§ **What to do**
The entries must be restated exactly as written.

Collected data
○ ○ ○ ○ ○

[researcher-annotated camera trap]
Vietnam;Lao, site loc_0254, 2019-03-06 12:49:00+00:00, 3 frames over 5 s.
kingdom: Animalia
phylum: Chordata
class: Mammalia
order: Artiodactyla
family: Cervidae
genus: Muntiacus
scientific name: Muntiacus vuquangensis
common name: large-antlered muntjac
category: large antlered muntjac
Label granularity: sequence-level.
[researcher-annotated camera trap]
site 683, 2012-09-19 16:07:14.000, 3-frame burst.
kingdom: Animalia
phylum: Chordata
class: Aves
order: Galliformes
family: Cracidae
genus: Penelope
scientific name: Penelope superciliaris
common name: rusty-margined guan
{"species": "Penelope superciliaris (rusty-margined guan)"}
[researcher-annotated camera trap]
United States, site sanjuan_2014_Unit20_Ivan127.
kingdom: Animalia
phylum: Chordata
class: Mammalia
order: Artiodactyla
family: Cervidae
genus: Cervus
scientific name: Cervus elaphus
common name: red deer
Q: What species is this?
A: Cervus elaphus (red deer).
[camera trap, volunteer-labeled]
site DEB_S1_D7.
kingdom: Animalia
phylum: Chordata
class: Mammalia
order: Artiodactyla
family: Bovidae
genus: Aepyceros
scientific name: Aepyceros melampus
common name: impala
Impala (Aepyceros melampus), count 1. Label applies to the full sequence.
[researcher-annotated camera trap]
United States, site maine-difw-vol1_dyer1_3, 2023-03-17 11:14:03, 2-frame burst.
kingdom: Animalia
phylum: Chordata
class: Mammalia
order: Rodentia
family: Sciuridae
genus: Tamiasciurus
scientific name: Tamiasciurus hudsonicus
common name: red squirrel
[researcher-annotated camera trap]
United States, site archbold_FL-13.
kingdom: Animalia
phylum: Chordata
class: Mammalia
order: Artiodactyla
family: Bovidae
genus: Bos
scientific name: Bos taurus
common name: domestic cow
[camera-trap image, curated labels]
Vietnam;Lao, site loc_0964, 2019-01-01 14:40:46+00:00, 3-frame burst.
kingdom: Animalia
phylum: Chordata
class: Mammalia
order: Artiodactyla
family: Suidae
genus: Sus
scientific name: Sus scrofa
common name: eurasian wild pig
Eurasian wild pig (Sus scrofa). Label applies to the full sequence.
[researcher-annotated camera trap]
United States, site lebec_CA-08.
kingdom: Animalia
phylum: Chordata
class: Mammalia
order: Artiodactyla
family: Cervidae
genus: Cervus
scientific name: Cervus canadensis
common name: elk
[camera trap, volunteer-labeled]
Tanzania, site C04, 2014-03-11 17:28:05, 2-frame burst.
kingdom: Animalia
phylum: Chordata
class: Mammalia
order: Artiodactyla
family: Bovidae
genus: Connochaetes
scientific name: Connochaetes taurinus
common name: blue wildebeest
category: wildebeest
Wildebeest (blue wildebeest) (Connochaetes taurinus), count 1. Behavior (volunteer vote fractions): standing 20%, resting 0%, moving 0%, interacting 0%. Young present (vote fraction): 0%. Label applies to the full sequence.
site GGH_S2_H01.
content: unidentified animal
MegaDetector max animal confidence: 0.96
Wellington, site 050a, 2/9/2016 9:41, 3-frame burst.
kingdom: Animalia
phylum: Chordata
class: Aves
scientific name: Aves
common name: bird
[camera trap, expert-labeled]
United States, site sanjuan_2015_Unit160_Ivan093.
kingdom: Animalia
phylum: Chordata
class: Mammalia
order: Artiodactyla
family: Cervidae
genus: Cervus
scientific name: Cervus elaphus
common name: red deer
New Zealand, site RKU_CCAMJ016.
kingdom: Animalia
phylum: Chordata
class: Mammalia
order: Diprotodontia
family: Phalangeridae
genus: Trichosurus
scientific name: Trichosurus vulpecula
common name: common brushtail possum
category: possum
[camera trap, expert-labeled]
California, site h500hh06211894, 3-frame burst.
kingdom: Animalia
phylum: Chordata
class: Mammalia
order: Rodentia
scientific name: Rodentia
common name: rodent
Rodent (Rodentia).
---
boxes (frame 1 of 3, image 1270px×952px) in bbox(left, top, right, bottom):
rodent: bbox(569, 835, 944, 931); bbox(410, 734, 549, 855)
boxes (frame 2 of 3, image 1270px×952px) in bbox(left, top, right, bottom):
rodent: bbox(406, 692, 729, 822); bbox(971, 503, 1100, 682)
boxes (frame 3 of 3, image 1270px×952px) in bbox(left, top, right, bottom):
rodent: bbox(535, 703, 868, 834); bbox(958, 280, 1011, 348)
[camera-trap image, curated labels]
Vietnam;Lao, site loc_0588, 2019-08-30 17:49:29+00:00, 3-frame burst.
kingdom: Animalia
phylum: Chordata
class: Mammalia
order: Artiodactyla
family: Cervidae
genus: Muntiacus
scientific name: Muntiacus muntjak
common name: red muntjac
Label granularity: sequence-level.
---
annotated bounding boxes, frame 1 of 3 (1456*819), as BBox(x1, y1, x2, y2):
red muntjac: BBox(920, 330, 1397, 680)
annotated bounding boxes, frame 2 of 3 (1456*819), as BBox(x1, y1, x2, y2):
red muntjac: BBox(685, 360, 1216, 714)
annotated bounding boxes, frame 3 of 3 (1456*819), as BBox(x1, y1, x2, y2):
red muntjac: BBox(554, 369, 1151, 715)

○ ○ ○ ○ ○

§ **Response to this exercise**
[researcher-annotated camera trap]
Vietnam;Lao, site loc_0254, 2019-03-06 12:49:00+00:00, 3 frames over 5 s.
kingdom: Animalia
phylum: Chordata
class: Mammalia
order: Artiodactyla
family: Cervidae
genus: Muntiacus
scientific name: Muntiacus vuquangensis
common name: large-antlered muntjac
category: large antlered muntjac
Label granularity: sequence-level.
[researcher-annotated camera trap]
site 683, 2012-09-19 16:07:14.000, 3-frame burst.
kingdom: Animalia
phylum: Chordata
class: Aves
order: Galliformes
family: Cracidae
genus: Penelope
scientific name: Penelope superciliaris
common name: rusty-margined guan
{"species": "Penelope superciliaris (rusty-margined guan)"}
[researcher-annotated camera trap]
United States, site sanjuan_2014_Unit20_Ivan127.
kingdom: Animalia
phylum: Chordata
class: Mammalia
order: Artiodactyla
family: Cervidae
genus: Cervus
scientific name: Cervus elaphus
common name: red deer
Q: What species is this?
A: Cervus elaphus (red deer).
[camera trap, volunteer-labeled]
site DEB_S1_D7.
kingdom: Animalia
phylum: Chordata
class: Mammalia
order: Artiodactyla
family: Bovidae
genus: Aepyceros
scientific name: Aepyceros melampus
common name: impala
Impala (Aepyceros melampus), count 1. Label applies to the full sequence.
[researcher-annotated camera trap]
United States, site maine-difw-vol1_dyer1_3, 2023-03-17 11:14:03, 2-frame burst.
kingdom: Animalia
phylum: Chordata
class: Mammalia
order: Rodentia
family: Sciuridae
genus: Tamiasciurus
scientific name: Tamiasciurus hudsonicus
common name: red squirrel
[researcher-annotated camera trap]
United States, site archbold_FL-13.
kingdom: Animalia
phylum: Chordata
class: Mammalia
order: Artiodactyla
family: Bovidae
genus: Bos
scientific name: Bos taurus
common name: domestic cow
[camera-trap image, curated labels]
Vietnam;Lao, site loc_0964, 2019-01-01 14:40:46+00:00, 3-frame burst.
kingdom: Animalia
phylum: Chordata
class: Mammalia
order: Artiodactyla
family: Suidae
genus: Sus
scientific name: Sus scrofa
common name: eurasian wild pig
Eurasian wild pig (Sus scrofa). Label applies to the full sequence.
[researcher-annotated camera trap]
United States, site lebec_CA-08.
kingdom: Animalia
phylum: Chordata
class: Mammalia
order: Artiodactyla
family: Cervidae
genus: Cervus
scientific name: Cervus canadensis
common name: elk
[camera trap, volunteer-labeled]
Tanzania, site C04, 2014-03-11 17:28:05, 2-frame burst.
kingdom: Animalia
phylum: Chordata
class: Mammalia
order: Artiodactyla
family: Bovidae
genus: Connochaetes
scientific name: Connochaetes taurinus
common name: blue wildebeest
category: wildebeest
Wildebeest (blue wildebeest) (Connochaetes taurinus), count 1. Behavior (volunteer vote fractions): standing 20%, resting 0%, moving 0%, interacting 0%. Young present (vote fraction): 0%. Label applies to the full sequence.
site GGH_S2_H01.
content: unidentified animal
MegaDetector max animal confidence: 0.96
Wellington, site 050a, 2/9/2016 9:41, 3-frame burst.
kingdom: Animalia
phylum: Chordata
class: Aves
scientific name: Aves
common name: bird
[camera trap, expert-labeled]
United States, site sanjuan_2015_Unit160_Ivan093.
kingdom: Animalia
phylum: Chordata
class: Mammalia
order: Artiodactyla
family: Cervidae
genus: Cervus
scientific name: Cervus elaphus
common name: red deer
New Zealand, site RKU_CCAMJ016.
kingdom: Animalia
phylum: Chordata
class: Mammalia
order: Diprotodontia
family: Phalangeridae
genus: Trichosurus
scientific name: Trichosurus vulpecula
common name: common brushtail possum
category: possum
[camera trap, expert-labeled]
California, site h500hh06211894, 3-frame burst.
kingdom: Animalia
phylum: Chordata
class: Mammalia
order: Rodentia
scientific name: Rodentia
common name: rodent
Rodent (Rodentia).
---
boxes (frame 1 of 3, image 1270px×952px) in bbox(left, top, right, bottom):
rodent: bbox(569, 835, 944, 931); bbox(410, 734, 549, 855)
boxes (frame 2 of 3, image 1270px×952px) in bbox(left, top, right, bottom):
rodent: bbox(406, 692, 729, 822); bbox(971, 503, 1100, 682)
boxes (frame 3 of 3, image 1270px×952px) in bbox(left, top, right, bottom):
rodent: bbox(535, 703, 868, 834); bbox(958, 280, 1011, 348)
[camera-trap image, curated labels]
Vietnam;Lao, site loc_0588, 2019-08-30 17:49:29+00:00, 3-frame burst.
kingdom: Animalia
phylum: Chordata
class: Mammalia
order: Artiodactyla
family: Cervidae
genus: Muntiacus
scientific name: Muntiacus muntjak
common name: red muntjac
Label granularity: sequence-level.
---
annotated bounding boxes, frame 1 of 3 (1456*819), as BBox(x1, y1, x2, y2):
red muntjac: BBox(920, 330, 1397, 680)
annotated bounding boxes, frame 2 of 3 (1456*819), as BBox(x1, y1, x2, y2):
red muntjac: BBox(685, 360, 1216, 714)
annotated bounding boxes, frame 3 of 3 (1456*819), as BBox(x1, y1, x2, y2):
red muntjac: BBox(554, 369, 1151, 715)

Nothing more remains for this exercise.